Five things we've learned from nature crisis report

The IPBES report tells a devastating story of the state of plants and animals around the world. Here are five things we've learned from the report...and five things we can do about it.

Nature provides us with the food we eat, the water we drink and the air we breathe - as well as more beauty and moments of personal inspiration than we can quantify. So when a 1,800 page UN report from 150 experts warns us with grim clarity that nature is in serious trouble, we should pay attention.

This week, a new UN report has revealed the devastating impact of humans on nature. The global assessment of nature compiled by the Intergovernmental Science-Policy Platform on Biodiversity and Ecosystem Services (IPBES) is the first to take such a broad view of the damage humans are doing to nature – and it confirms some of our worst fears about the state of our world.

It reveals not only that nature is in serious trouble – but also how much humans depend on nature for their very survival. It has never been more urgent to halt the crisis we have caused. 

We pull out some of the key messages from the report – as well as five things we can all do to help reverse the crisis faced by the natural world.
 

Five things we've learned from the IPBES report.
▬▬▬
Requirements.
1. Using the nature crisis article, explain in one to three sentences why we should pay attention to the UN report.
2. Please retype the nature crisis article word for word, everything from "This week, a" down to "the IPBES report.".
▬▬▬
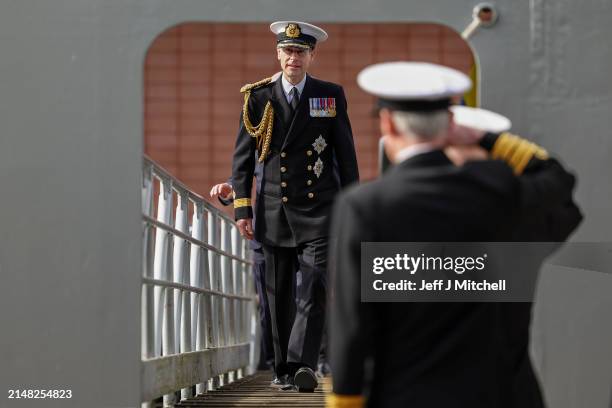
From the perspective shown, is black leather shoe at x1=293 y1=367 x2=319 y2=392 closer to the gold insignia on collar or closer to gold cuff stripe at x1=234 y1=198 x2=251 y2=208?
gold cuff stripe at x1=234 y1=198 x2=251 y2=208

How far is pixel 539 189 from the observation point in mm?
3658

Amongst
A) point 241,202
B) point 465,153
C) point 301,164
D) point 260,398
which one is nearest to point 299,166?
point 301,164

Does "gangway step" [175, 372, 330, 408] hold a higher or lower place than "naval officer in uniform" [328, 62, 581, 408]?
lower

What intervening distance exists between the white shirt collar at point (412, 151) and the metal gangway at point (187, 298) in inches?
90.0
▬▬▬
Exercise responses.
1. Nature provides us with the food we eat, the water we drink and the air we breathe, as well as beauty and personal inspiration. So when a 1,800-page UN report from 150 experts warns with grim clarity that nature is in serious trouble, that warning deserves our attention.

2.
This week, a new UN report has revealed the devastating impact of humans on nature. The global assessment of nature compiled by the Intergovernmental Science-Policy Platform on Biodiversity and Ecosystem Services (IPBES) is the first to take such a broad view of the damage humans are doing to nature – and it confirms some of our worst fears about the state of our world.

It reveals not only that nature is in serious trouble – but also how much humans depend on nature for their very survival. It has never been more urgent to halt the crisis we have caused. 

We pull out some of the key messages from the report – as well as five things we can all do to help reverse the crisis faced by the natural world.
 

Five things we've learned from the IPBES report.